CJBZ-FM
- Lethbridge, Alberta; Canada;
- Broadcast area: Lethbridge County
- Frequency: 93.3 MHz
- Branding: B-93

Programming
- Format: Hot adult contemporary

Ownership
- Owner: Jim Pattison Group
- Sister stations: CHLB-FM

History
- First air date: October 7, 1974
- Former call signs: CKTA (1974–1987, 1993–2000); CFEZ (1987–1993); CHHK (2000–2004);
- Former frequencies: 1570 kHz (1974–2000)

Technical information
- Class: C1
- ERP: 50,000 watts average; 100,000 watts peak;
- HAAT: 174 metres (571 ft)

Links
- Webcast: Listen Live
- Website: b93.fm

= CJBZ-FM =

Radio station in Lethbridge

CJBZ-FM (93.3 MHz) is a radio station broadcasting a hot adult contemporary format. Licensed to Lethbridge, Alberta, Canada, it serves the Taber/Lethbridge region. The station is currently owned by the Jim Pattison Group.

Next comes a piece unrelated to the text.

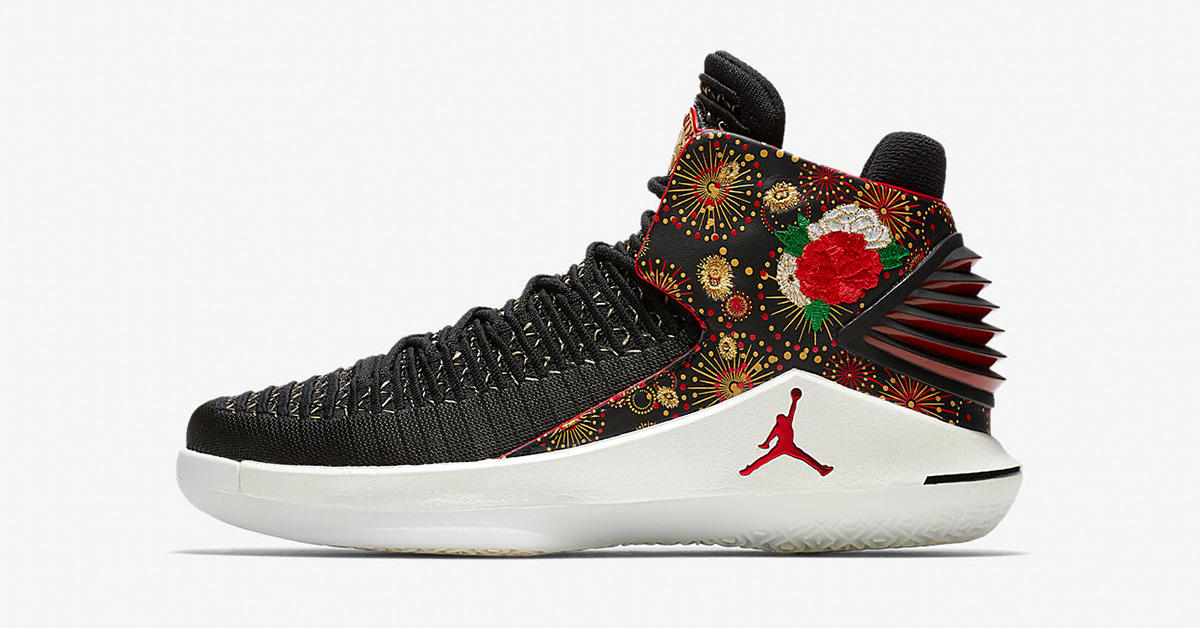 Nike Air Jordan 32 Chinese New Year 2018 AJ6333-042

The station originally began broadcasting in 1974 as CKTA which operated at 1570 AM, until the station moved to its current frequency 93.3 FM in 2000 as classic rocker CHHK. In 2004 it shifted to adult hits and adopted its current branding and callsign and later to CHR/Top 40 in 2007. CJBZ has since shifted to a hot adult contemporary format.

CJBZ airs American Top 40 with Ryan Seacrest on Saturday evenings at 6 PM and on Sunday mornings at 9 AM.